To make this change, all I had to do was upgrade my students’ user roles in WordPress to “author” instead of “collaborator.”

2. Encourage students to tweet about the class.
Sometimes, writing a post just takes too much time. For quicker communication, Twitter is better. I set up a Twitter widget on the class blog’s sidebar that shows tweets that include #iseroma. Although not all of my students tweet, those who do like sharing their thoughts this way. Twitter is great for exit tickets, quick questions, and random thoughts. In retrospect, I could have improved this year’s nightly texting assignment had I used Twitter. In short, it’s a great way to build classroom community.

3. Make podcasting simple and easy.
Audio is great on blogs, and students love to create podcasts and to listen to their peers, but usually, audio is a pain in the butt. After all, who wants to record and then upload and then post? That’s just too many steps. Even though cell phones and services like Google Voice have made audio easier in the classroom, I’ve never considered making podcasting a significant part of my class blog.

Until now. Luckily, my friend and loyal Iserotope reader Wil suggested that I check out ipadio. Just like Google Voice, ipadio lets students record their voice the easy way: by calling a phone number, instead of messing with their own audio equipment. But here’s where it gets better: You can configure your ipadio settings so all podcasts get posted automatically to your website.

That means students can program the ipadio number into their phone and podcast directly to iseroma.com whenever they like. I’m going to try this feature out this September when my students go off to college.
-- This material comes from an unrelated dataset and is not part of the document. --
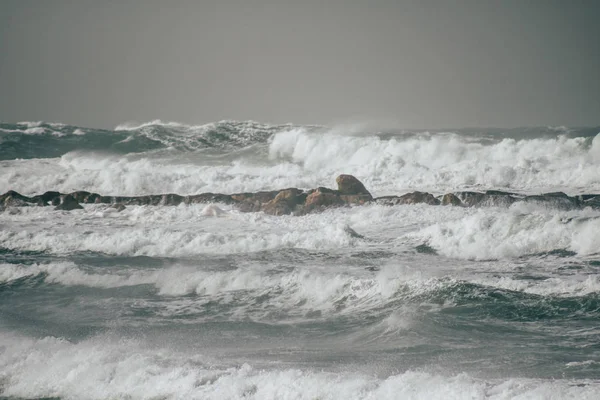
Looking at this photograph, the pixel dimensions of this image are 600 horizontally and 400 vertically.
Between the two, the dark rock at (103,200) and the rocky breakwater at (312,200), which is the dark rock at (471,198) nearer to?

4. Make video simple and easy.
Even better than audio is video. But uploading video to a blog is similarly complicated. But I’m working on a solution where students can automatically post videos from their phone.

The first step is having a shared YouTube account. That’s the easy part. With a common YouTube account, students can record a video and upload it to the class’s YouTube channel. If they have a smartphone, this process can happen without plugging the phone into a computer.
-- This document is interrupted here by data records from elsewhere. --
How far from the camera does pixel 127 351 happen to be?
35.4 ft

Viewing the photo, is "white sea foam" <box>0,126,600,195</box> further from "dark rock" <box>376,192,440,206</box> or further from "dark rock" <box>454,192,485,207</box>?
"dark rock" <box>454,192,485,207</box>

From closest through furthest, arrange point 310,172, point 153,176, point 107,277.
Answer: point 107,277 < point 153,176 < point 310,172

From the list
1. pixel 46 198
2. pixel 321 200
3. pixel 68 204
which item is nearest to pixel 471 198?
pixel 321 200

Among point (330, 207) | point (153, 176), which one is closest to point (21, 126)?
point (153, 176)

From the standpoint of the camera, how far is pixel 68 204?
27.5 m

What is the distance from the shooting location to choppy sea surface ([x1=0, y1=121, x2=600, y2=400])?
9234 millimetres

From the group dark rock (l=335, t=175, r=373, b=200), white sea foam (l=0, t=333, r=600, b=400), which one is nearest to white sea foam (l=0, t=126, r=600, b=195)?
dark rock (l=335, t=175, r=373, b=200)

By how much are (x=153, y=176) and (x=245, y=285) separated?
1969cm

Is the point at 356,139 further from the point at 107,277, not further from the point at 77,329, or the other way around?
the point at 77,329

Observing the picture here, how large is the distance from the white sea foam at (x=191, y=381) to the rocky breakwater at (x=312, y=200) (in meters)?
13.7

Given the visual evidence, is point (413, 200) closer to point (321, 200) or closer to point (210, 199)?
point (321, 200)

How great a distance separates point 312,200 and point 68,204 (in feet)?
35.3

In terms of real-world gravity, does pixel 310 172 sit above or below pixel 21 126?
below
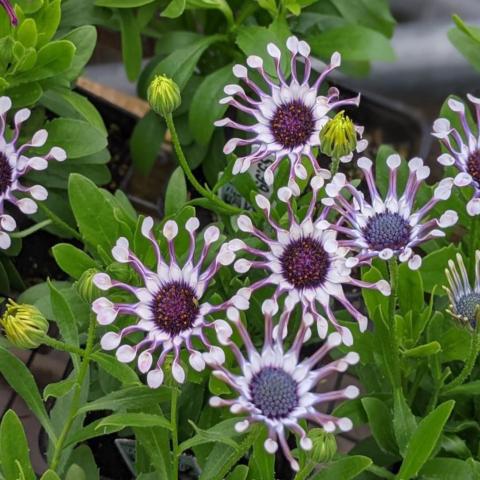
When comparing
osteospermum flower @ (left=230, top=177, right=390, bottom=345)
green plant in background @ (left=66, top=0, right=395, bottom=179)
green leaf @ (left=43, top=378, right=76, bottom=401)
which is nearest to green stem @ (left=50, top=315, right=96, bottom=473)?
green leaf @ (left=43, top=378, right=76, bottom=401)

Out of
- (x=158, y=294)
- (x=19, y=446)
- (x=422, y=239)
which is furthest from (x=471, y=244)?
(x=19, y=446)

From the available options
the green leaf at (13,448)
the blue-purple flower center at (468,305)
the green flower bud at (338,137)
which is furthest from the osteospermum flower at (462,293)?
the green leaf at (13,448)

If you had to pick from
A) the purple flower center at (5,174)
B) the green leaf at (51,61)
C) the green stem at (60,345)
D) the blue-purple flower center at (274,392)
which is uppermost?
the green leaf at (51,61)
The next step is uploading the video from YouTube to WordPress. I found a plugin called YouTube Posts that makes the process simple. You can configure your settings so that the plugin automatically uploads videos from a designated YouTube account. It’s not perfect — you can’t upload huge video files, and you have to be logged in for the plugin to work — but it beats having to upload your students’ videos manually, one by one.

5. Encourage your students to post from their phones.
WordPress has excellent and free apps on iPhone and Android that allow users to log in to their blogs, write posts and comments, and add images and video. For many students, posting by phone is quicker than going to a computer. All they have to do is run the app, log in, and add a post. They can also post directly from their camera app. Nice and simple.
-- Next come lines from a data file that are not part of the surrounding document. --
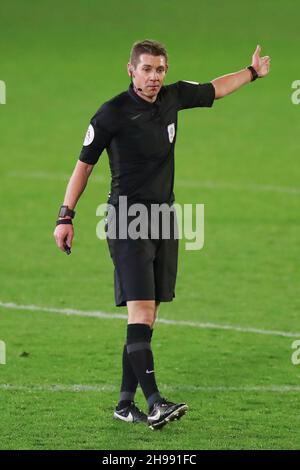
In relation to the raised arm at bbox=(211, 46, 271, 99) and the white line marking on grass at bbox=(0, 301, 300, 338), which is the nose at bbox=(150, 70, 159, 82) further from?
the white line marking on grass at bbox=(0, 301, 300, 338)

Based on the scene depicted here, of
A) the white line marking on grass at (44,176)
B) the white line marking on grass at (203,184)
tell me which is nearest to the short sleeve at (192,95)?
the white line marking on grass at (203,184)

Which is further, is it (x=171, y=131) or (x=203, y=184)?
(x=203, y=184)

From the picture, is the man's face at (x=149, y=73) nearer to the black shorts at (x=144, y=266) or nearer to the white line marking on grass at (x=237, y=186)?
the black shorts at (x=144, y=266)

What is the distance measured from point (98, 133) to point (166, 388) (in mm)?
1980

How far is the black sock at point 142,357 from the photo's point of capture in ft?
26.1

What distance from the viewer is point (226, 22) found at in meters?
30.2

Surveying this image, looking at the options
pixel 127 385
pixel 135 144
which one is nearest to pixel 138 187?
pixel 135 144

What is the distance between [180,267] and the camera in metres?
13.0

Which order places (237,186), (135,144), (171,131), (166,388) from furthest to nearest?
(237,186), (166,388), (171,131), (135,144)

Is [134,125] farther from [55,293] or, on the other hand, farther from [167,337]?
[55,293]

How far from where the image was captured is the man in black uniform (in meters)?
8.04

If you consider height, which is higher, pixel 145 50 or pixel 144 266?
pixel 145 50

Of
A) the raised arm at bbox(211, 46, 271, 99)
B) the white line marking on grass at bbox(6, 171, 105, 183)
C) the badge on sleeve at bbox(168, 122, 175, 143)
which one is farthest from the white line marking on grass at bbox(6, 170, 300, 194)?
the badge on sleeve at bbox(168, 122, 175, 143)

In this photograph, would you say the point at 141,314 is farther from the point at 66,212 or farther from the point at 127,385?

Next steps: I’m still trying to figure out a way for students to upload large numbers of photos directly to my blog. I could solve this problem by having a shared Picasa or Flickr account and then syncing it with a WordPress plugin, but they slow down my site. Too bad NextGEN Gallery, which I use, does not allow for public uploading of multiple images. If you have ideas about how I can allow students (in a safe way, with a password) to upload images from the front end, please let me know! favicon

2 Comments

  1. Nice post Mark. That’s great that you have your students blogging and podcasting. I still get students at the college level who have never done either. Heck, we have teachers who have never done either. 😉

  2. Thanks, Coop. Your podcasting videos inspired me to do more with audio. Usually, teachers use podcasting for student projects, but I like it to record students’ thoughts — about their reading or something else we’re doing in class. My students sometimes like to process their ideas by talking instead of writing. Thanks again for your comment.